Defendant’s argument for suppression of the heroin is without merit. Vaughn testified that he did not state where any heroin was secreted, but only directed Agent Rousseau to the confidential informant. The heroin had already been delivered and would have been discovered upon return to the confidential informant’s house. Vaughn’s statement merely accelerated the( obtaining of the heroin; consequently, there was no taint, and the heroin stands independent of Vaughn’s statement. See United States v. Seohnlein, 423 F.2d 1051 (4th Cir. 1970); United States v. Ceccolini, 435 U.S. 268, 98 S.Ct. 1054, 55 L.Ed.2d 268 (1977)4

Defendants are, in essence, requesting to be allowed to retry the case using another defense because their initial strategy failed.

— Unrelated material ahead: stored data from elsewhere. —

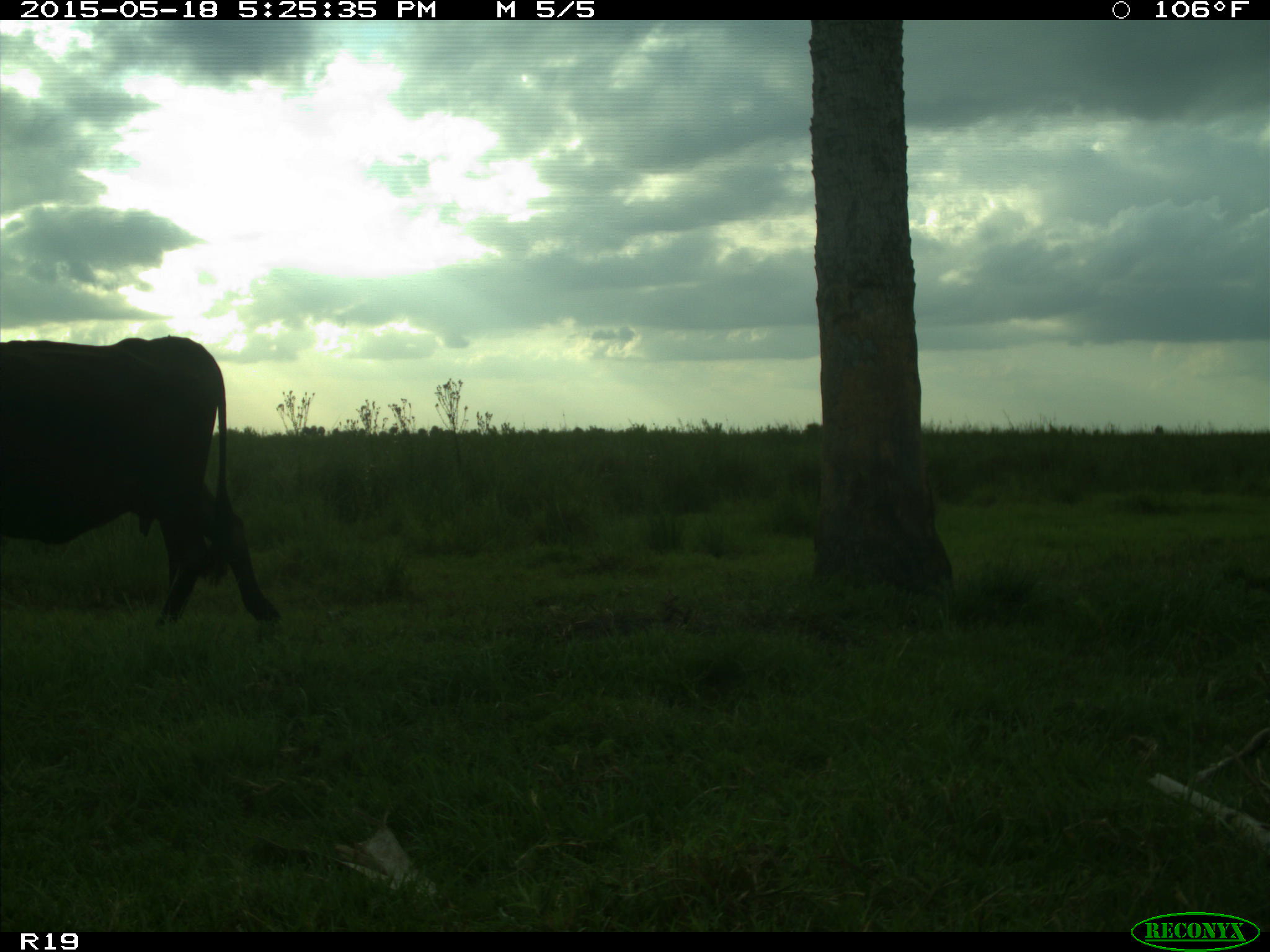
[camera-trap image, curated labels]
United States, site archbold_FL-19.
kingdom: Animalia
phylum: Chordata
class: Mammalia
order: Artiodactyla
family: Bovidae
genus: Bos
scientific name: Bos taurus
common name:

After adequate notice, they elected not to challenge the circumstances of Vaughn’s statements and relied on coercion as a defense. Having done so, they should not be allowed a reversal ex post facto.

The Motion is denied.

AND IT IS SO ORDERED.

. The motion was made by defendant Wertz. By voice of counsel, the others joined in the motion, and asked that the court consider the motion as made to all defendants. The court accepted the oral motions as if written.

. Counsel claim the motion(s) to suppress could not be timely made under provisions of Rule 12(b)(4) “because of lack of knowledge that the facts would reveal those matters disclosed at the trial” (discussed herein). Rule 12(b)(4) provides:

Pleadings and Motions Before Trial; Defense and Objections.
(4) Requests for discovery under rule 16;

. Jackson v. Denno, 378 U.S. 368, 84 S.Ct. 1774, 12 L.Ed.2d 908 (1964).

. The issue of whether Vaughn’s statements and actions were voluntary were clearly before the jury.